── Documento fuente ──

El pasado 7 de mayo me llegó una carta de la inspección médica, anunciándome que tras leer mi expediente psiquiátrico habían decidido tramitar mi jubilación por incapacidad permanente para el servicio. La mutualidad de los funcionarios dio su visto bueno y ahora sólo falta que el Equipo de Valoración de Incapacidades del INSALUD apruebe la solicitud de la Administración. Aún no sé cuánto tiempo transcurrirá hasta que me convoque el tribunal. Mi primera reacción al recibir la carta fue de absoluta desolación, pero en seguida me planteé que la jubilación constituía la mejor alternativa, pues –aunque me duela reconocerlo- mi mente es un gráfico enloquecido, donde la euforia y la depresión se alternan o se encabalgan en breves períodos de tiempo. Lucho a diario contra el insomnio, las pesadillas, la ansiedad y la tristeza. Hace mucho que no sufro un brote de manía, pero cuando éste comience yo seré el último en advertirlo. Eso sí, no acepto que se asocie el trastorno bipolar o la esquizofrenia con la violencia. Sylvia Plath, Anne Sexton, Alejandra Pizarnik, Virginia Woolf, Pedro Casariego, Van Gogh y Kurt Cobain padecieron trastorno bipolar. Todos se suicidaron, pero ninguno cometió un acto violento. Artaud, Strindberg, Hölderlin y Leopoldo María Panero son eszquizofrénicos, pero jamás causaron daño a los demás. Asociar el filicidio de José Bretón a una presunta bipolaridad sólo sirve para alimentar falsos mitos. No parece lo más sensato en un momento en que la chusma acosa a la familia del sospechoso, pintarrajeando las paredes de su finca y exigiendo castigos medievales. No creo que les mueva el anhelo de justicia, sino sentimientos primarios de odio y venganza. Un linchamiento social y mediático no aportará ningún consuelo a la familia, que hasta ahora ha respondido a la tragedia con calma y dignidad.

¿Por qué contar todo esto?  ¿Por qué sacar a la luz experiencias tan íntimas? Los escritores son exhibicionistas natos. Michel de Montaigne, Jean-Jacques Rousseau, Dostoievski, Jean Genet y William Burroughs nos relataron los aspectos más dolorosos de sus vidas. Anne Sexton convirtió su poesía en un espejo de su locura, sin escatimar fantasías sexuales que ofendían a la América tolerante y puritana de su época. Pizarnik recreó su desorden interior con sus versos dolientes: “te remuerden los días / te culpan las noches / te duele la vida tanto tanto / desesperada, ¿adónde vas? / desesperada ¡nada más!”. Leo a Pizarnik casi a diario. Aprecio mucho su obra y noto esa proximidad que reúne a todos los que transitan por los mismos infiernos. Sin embargo, de todos los poemas que se han escrito sobre la locura, ninguno me resulta tan cercano como el de Leopoldo María Panero: “El fruto de mi cerebro / cae y cae / sobre la arena / luchando / los despojos de mi alma / ensucian el papel”.

Ser sombra de una sombra es el destino del loco, pero esa existencia fantasmagórica es el tributo que se paga por creer en las palabras y el silencio. No sé lo que me espera, pero no encuentro ninguna razón para ocultar mi incertidumbre."

───

== Enunciado ==
Responda estas preguntas con datos del documento fuente:
(a) ¿En qué fecha llegó la carta de la inspección médica?
(b) ¿A qué autora se lee casi a diario?
(c) ¿De quién es el poema sobre la locura que resulta más cercano que ningún otro?
Los registros no guardan relación con el documento fuente.

── Datos proporcionados ──

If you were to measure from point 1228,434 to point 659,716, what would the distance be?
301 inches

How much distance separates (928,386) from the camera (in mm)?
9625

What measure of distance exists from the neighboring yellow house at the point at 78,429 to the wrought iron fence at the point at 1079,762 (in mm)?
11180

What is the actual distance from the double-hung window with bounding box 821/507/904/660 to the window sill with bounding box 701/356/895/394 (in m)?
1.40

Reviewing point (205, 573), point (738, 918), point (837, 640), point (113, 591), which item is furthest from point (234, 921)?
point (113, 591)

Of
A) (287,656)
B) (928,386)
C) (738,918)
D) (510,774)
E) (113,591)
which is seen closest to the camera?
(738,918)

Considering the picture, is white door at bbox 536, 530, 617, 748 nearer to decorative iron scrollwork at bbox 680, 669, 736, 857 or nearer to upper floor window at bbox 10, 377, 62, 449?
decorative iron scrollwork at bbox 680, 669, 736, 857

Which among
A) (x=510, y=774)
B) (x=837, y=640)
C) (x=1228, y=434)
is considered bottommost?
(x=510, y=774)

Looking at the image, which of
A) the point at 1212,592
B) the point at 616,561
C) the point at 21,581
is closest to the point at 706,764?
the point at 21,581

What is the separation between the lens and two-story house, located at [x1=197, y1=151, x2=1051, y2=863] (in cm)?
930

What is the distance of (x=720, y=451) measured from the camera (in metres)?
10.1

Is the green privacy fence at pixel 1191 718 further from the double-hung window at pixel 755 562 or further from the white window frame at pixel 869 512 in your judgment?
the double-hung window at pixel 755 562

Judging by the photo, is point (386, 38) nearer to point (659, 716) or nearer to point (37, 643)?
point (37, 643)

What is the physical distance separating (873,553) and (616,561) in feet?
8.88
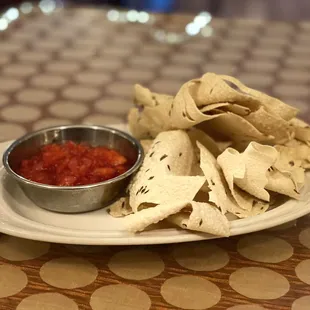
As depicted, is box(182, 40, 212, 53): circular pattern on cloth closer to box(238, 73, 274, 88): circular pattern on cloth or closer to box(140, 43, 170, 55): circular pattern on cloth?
box(140, 43, 170, 55): circular pattern on cloth

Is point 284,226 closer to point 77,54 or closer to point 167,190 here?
point 167,190

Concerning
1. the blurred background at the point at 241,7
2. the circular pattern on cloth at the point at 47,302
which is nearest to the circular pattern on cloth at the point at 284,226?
the circular pattern on cloth at the point at 47,302

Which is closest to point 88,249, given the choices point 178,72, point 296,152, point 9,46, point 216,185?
point 216,185

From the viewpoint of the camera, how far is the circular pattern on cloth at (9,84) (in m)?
2.01

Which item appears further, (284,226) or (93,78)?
(93,78)

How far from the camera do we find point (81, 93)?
200 cm

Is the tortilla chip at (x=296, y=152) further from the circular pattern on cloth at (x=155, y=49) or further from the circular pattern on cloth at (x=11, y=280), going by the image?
the circular pattern on cloth at (x=155, y=49)

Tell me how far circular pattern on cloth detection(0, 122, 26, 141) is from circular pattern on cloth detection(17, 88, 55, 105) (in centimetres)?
19

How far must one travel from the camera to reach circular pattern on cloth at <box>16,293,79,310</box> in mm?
1040

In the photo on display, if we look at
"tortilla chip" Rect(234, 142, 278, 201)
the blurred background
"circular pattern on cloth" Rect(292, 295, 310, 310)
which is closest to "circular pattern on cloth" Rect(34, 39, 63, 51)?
"tortilla chip" Rect(234, 142, 278, 201)

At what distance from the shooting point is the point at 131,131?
1484 millimetres

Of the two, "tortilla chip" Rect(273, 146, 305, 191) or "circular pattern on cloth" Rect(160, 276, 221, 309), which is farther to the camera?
"tortilla chip" Rect(273, 146, 305, 191)

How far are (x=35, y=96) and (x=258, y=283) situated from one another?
1083 millimetres

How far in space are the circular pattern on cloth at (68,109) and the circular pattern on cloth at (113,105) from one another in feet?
0.15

───

== Solución ==
(a) El 7 de mayo.
(b) A Alejandra Pizarnik.
(c) De Leopoldo María Panero.